Michelle Larson-Krieg served as chair of the then-combined CU Denver | CU Anschutz Staff Council from December 2018 to April 2021 and as chair of the CU Denver Staff Council for the past year—during one of the most challenging periods in the university’s history. In the face of adversity and hardship, she was a voice for one of CU Denver’s greatest assets: its staff. As Larson-Krieg prepares to step down from her role on Staff Council to focus on her responsibilities as the director of International Student & Scholar Services, CU Denver News sat down with her to discuss some of her accomplishments.
18-Year Career at the University of Colorado
Larson-Krieg started her CU career in 2003 as a SEVIS (Student and Exchange Visitor Information System) coordinator in International Student and Scholar Services at CU Boulder. She soon transferred to the University of Colorado Health Sciences Center, where she worked with international students and scholars. Following the Denver and Anschutz Medical campuses merger, Larson-Krieg served as the assistant director of International Scholar Services. After attending law school, she returned to CU Denver as an international scholar advisor and assumed the director role in October 2011.
Today, she oversees a team of seven professional staff who manage all immigration-related processes for the University of Colorado Denver | Anschutz Medical Campus. The team safeguards the university’s ability to utilize visa programs to enroll international students, host exchange visitors, and ensure compliance with complex immigration rules and regulations when foreign nationals come to the CU Denver and Anschutz campuses to study, teach, conduct research, or engage in other academic pursuits.

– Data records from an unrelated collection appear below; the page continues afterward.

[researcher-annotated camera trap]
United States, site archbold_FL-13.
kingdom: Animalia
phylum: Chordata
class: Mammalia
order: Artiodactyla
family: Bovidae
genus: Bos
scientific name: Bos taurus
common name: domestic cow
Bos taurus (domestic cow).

Representing Staff in Important Pandemic-Related Decisions
Larson-Krieg first joined Staff Council in 2016. The 40-member, volunteer-based shared governance group focuses on staff appreciation, professional development, campus and community engagement, and policy and advocacy work. As the Denver campus chair, she works closely with Andrew Rotz, chair of the Anschutz Medical Campus.

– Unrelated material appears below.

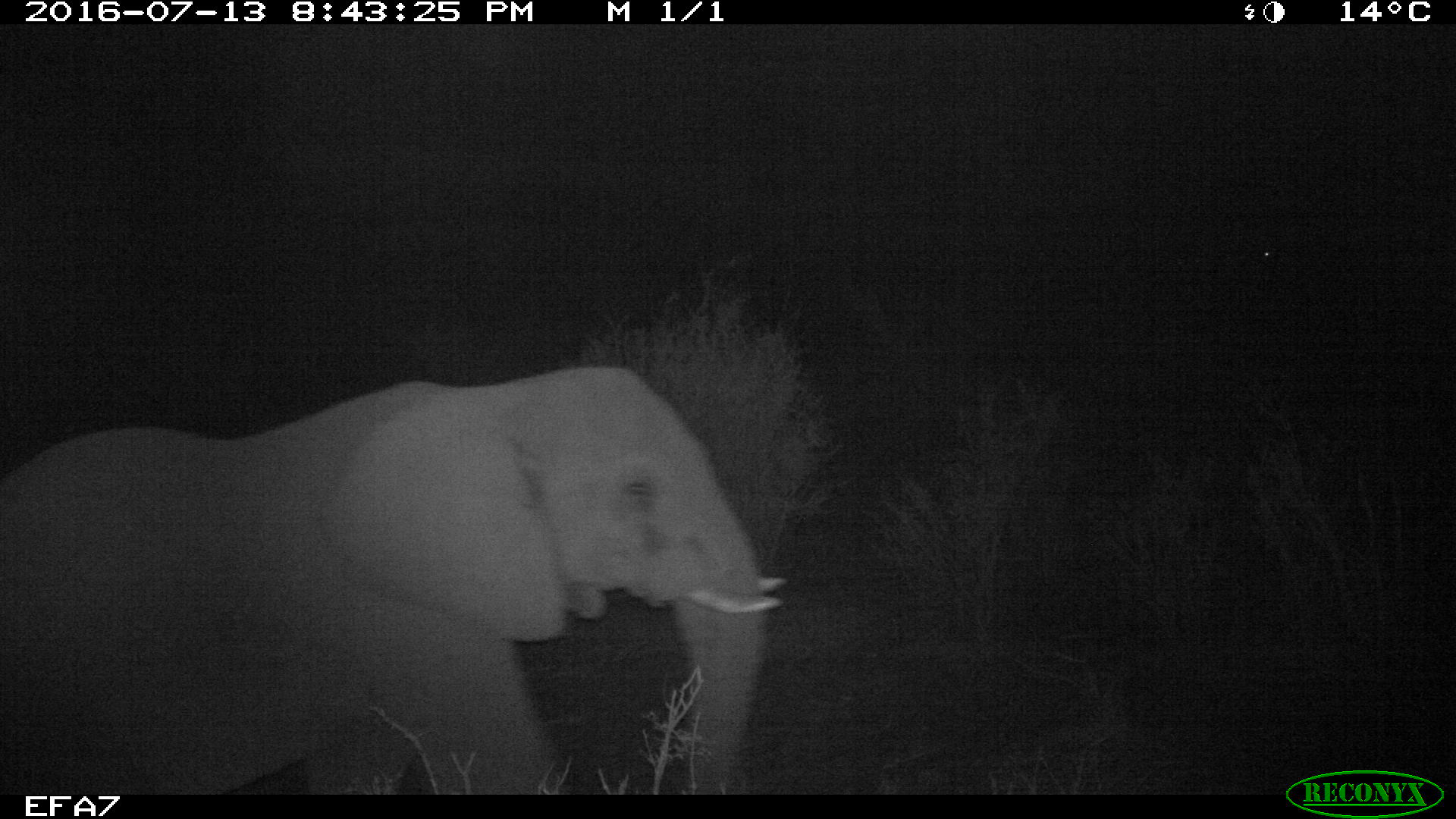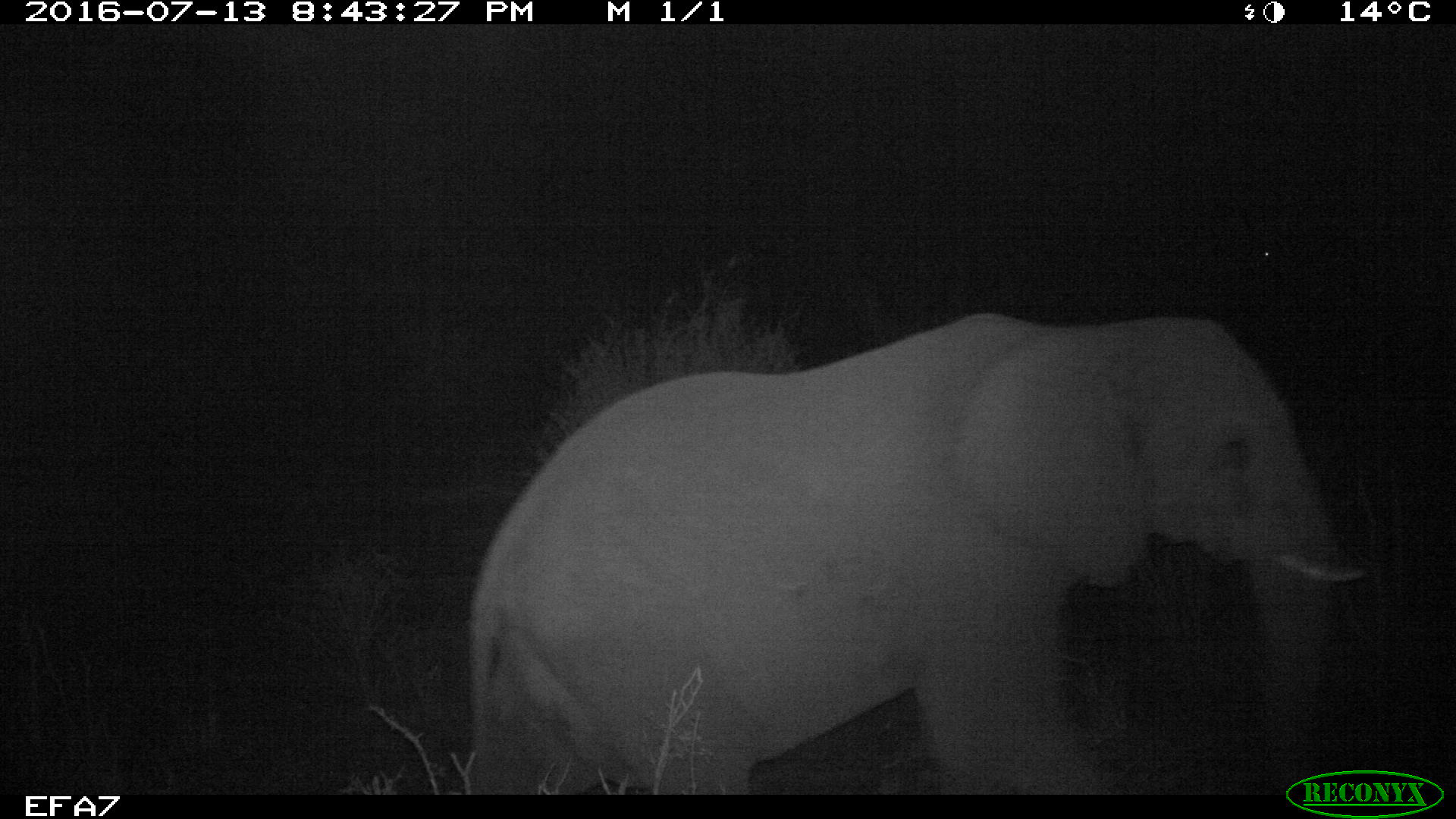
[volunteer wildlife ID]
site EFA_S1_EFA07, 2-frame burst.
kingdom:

When former Chair Jay Campbell announced he was stepping down at the end of 2018, Larson-Krieg completed his term and ran for the position in spring 2019. At the start of the pandemic, she recalls meeting with members of CU Denver’s cabinet and leadership across campus on a weekly basis to build relationships and trust. “While that time was really challenging and there was so much going on, it really gave us a place at the table and a voice,” Larson-Krieg said. “I really tried to use that opportunity to showcase the great work staff was doing in all areas of the university, to highlight staff needs, and to make sure that the perspectives of staff were being considered.”
While Larson-Krieg served as a successful Staff Council leader in many ways, three efforts during her time as co-chair top her list of accomplishments.

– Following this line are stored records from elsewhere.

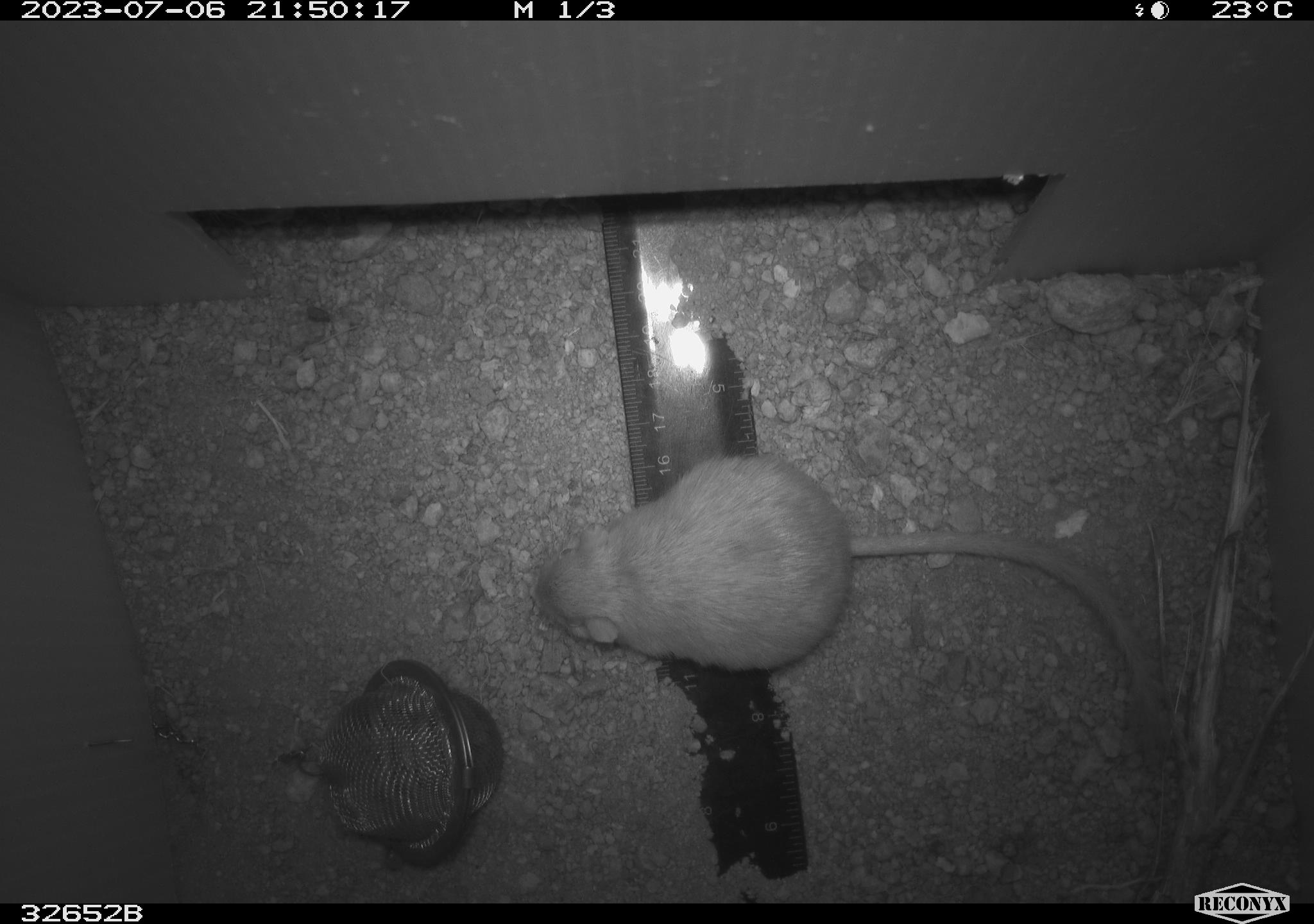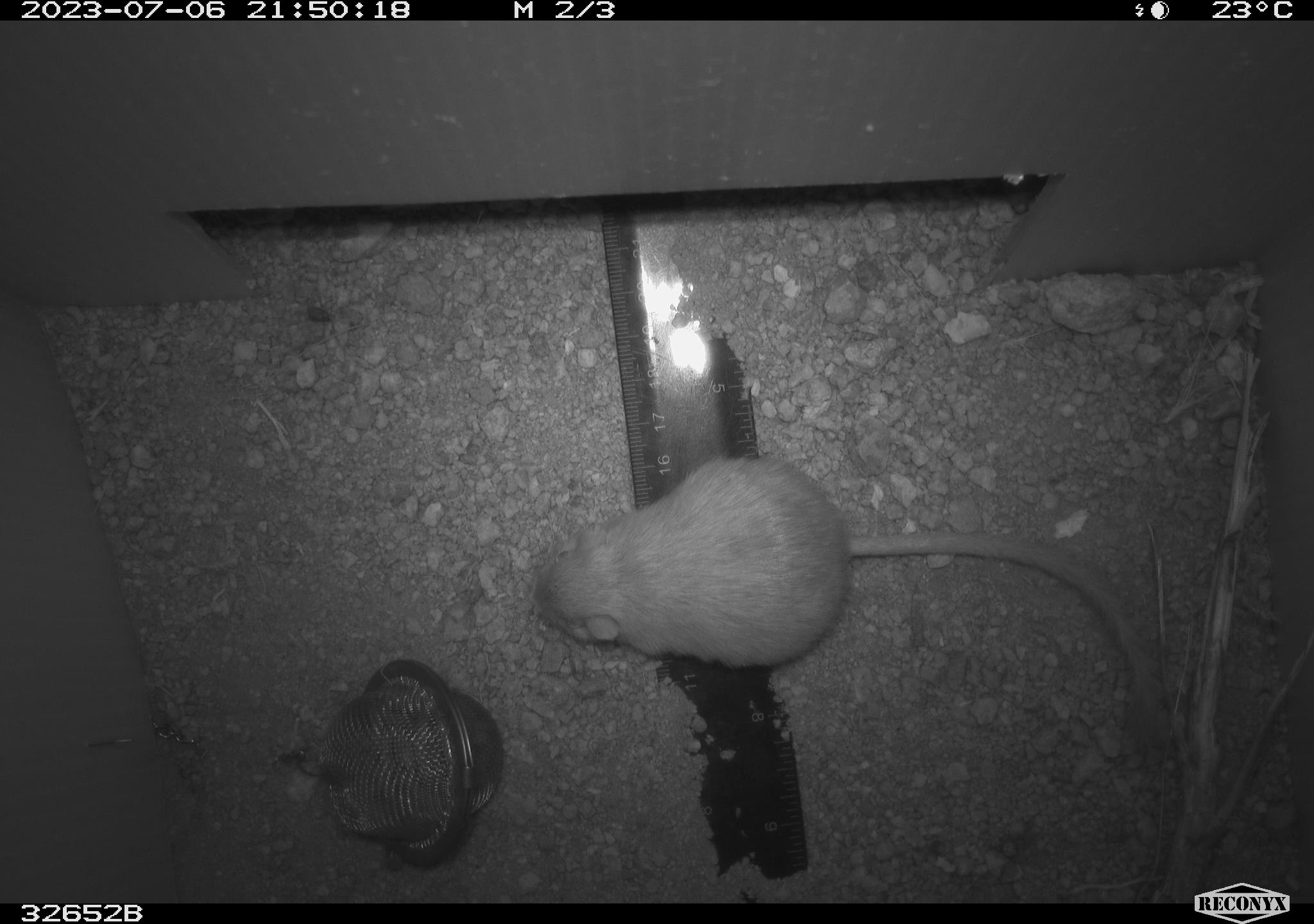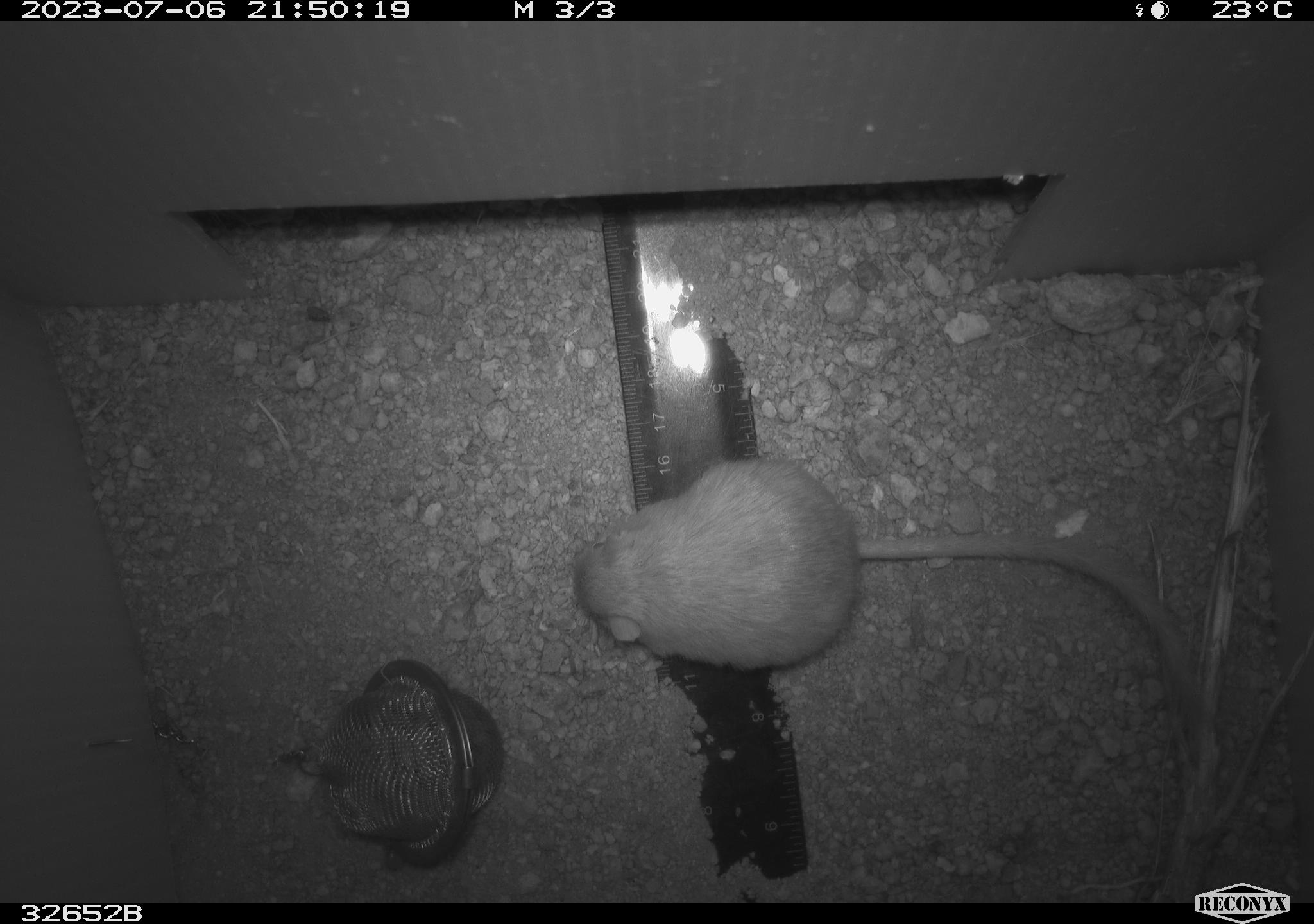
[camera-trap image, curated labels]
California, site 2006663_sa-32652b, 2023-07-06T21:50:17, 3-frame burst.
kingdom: Animalia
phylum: Chordata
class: Mammalia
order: Rodentia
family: Heteromyidae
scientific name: Heteromyidae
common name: kangaroo rats and pocket mice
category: heteromyidae family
Heteromyidae family (kangaroo rats and pocket mice) (Heteromyidae).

- She drafted and shepherded a joint resolution regarding high-level searches that was passed by the CU Denver | Anschutz Staff Council, Student Government, and the Executive Committee of the CU Denver Faculty Assembly and helped to dramatically increase the inclusiveness and transparency with which high-level searches are conducted on the CU Denver campus.
- During the pandemic, CU Denver introduced a series of virtual town halls to keep the campus community updated on COVID and budget-related decisions. During this time, Larson-Krieg and Michael Zinser, professor of psychology, spent long hours reviewing questions from faculty and staff and ensuring their concerns were addressed by leadership in ways that were respectful and transparent.
- Larson-Krieg served as a voice for staff on the Campus Advisory Committee on Budget (CACB), an advisory group that meets throughout the budget planning season, from November to May, to talk through the budget process, planning, requests, and the university’s budget model. “One of the things that the CACB created in response to the pandemic was a set of principles that guided how CU Denver was going to approach decisions to ensure equity,” she said. These principles helped with major decision-making, such as implementing temporary furloughs on a graduated scale, developed by leaders in the Budget Office.
‘We might not have everything figured out, but our hearts are in the right place.’
Staff Council has a vital role to play in goal 5 of the Strategic Plan (becoming a people-centered best place to work), said Larson-Krieg, who co-chaired the goal’s vision team during the strategic planning process along with Joann Brennan, associate vice chancellor for Faculty Affairs. “Staff Council provides an opportunity to ensure that staff are heard, that they have professional development opportunities, and that policies consider and include a staff perspective,” she said.
As she looks back on her time as chair, Larson-Krieg would like to thank CU Denver leadership for being open and receptive during sometimes uncomfortable and challenging conversations. “Thank you to leadership for taking staff concerns to heart,” she said. Larson-Krieg would especially like to thank Jennifer Sobanet, executive vice chancellor for administration and strategy, who is the CU Denver cabinet liaison to Staff Council.
Larson-Krieg added: “The thing I like best about CU Denver is the commitment of staff, faculty, and administration to student success. We might not have everything figured out, but our hearts are in the right place, and so many people are working tirelessly to ensure that students have a great experience at CU Denver.”